PLANNING for the worst and hoping for the best when Mother Nature comes to our door is Minister Jack Dempsey's vision for improving emergency management across Queensland.
Mr Dempsey, Minister for Police, Fire and Emergency Services, joined Inspector-General Emergency Management Iain MacKenzie, Member for Keppel Bruce Young and Livingstone Mayor Bill Ludwig at Yeppoon's Cyclone Shelter last week to launch the Emergency Management Assurance Framework and announce a review of cyclone shelters.
The initiative is being driven to ensure Queensland families will be safer as the State enters a new era of disaster management.
Minister Dempsey said the framework was the cornerstone in the revitalisation of disaster management in Queensland.
He said places like Yeppoon where Local Government was working with the state were the pinnacle of how it could work.
"The innovation framework will provide the catalyst for a more consistent approach among agencies to disaster management in the state.
"But, above all, it will mean that Queensland families and anyone who is caught in a disaster will be safer," Mr Dempsey said.
"It will also see closer working relationships, a reduction of red tape and improved coordination in disaster and emergency response.
"I am confident the framework will provide the platform on which we can together take disaster and emergency management to the next level of excellence."
The framework was developed in close consultation with stakeholders from across the disaster management sector and was designed to clearly identify areas of responsibility and ensure agencies, groups and individuals were able to deal with disasters effectively and ensure the requirements were relevant for both large and small communities.
************
TASK LIST
(1) Rewrite the emergency management article starting at "PLANNING for the" and ending at "management across Queensland.", changing "Mother Nature" to "severe weather".
(2) Answer these questions from the emergency management article:
(a) Where was the Emergency Management Assurance Framework launched?
(b) Who is the Member for Keppel?
(c) What did Minister Dempsey call the framework in the revitalisation of disaster management in Queensland?

INFORMATION SHOWN
************
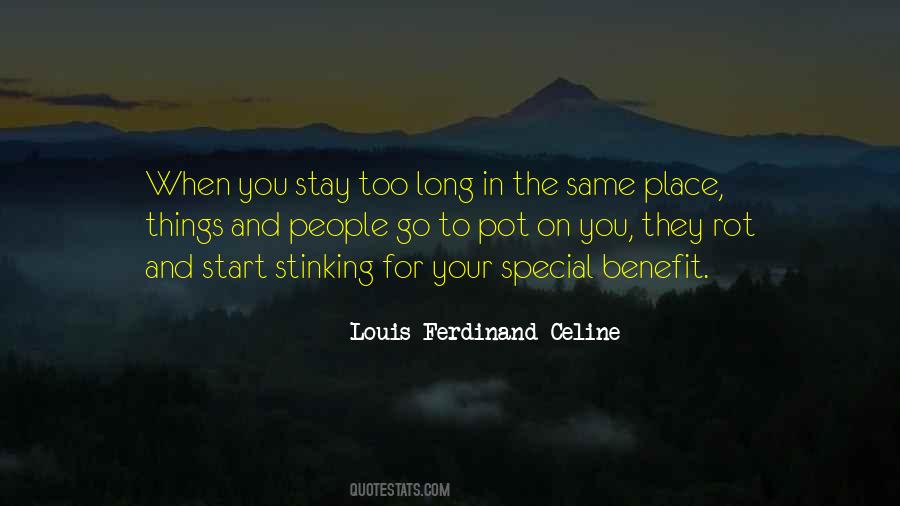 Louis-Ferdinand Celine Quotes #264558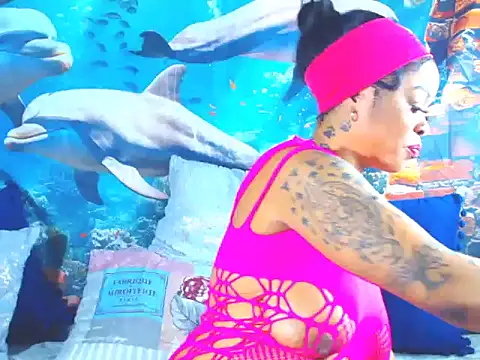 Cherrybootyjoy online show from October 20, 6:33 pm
************
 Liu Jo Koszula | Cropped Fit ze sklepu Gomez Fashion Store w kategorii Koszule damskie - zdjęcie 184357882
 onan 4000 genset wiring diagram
************
ANSWER LIST
(1)
PLANNING for the worst and hoping for the best when severe weather comes to our door is Minister Jack Dempsey's vision for improving emergency management across Queensland.

(2)
(a) At Yeppoon's Cyclone Shelter.
(b) Bruce Young.
(c) The cornerstone.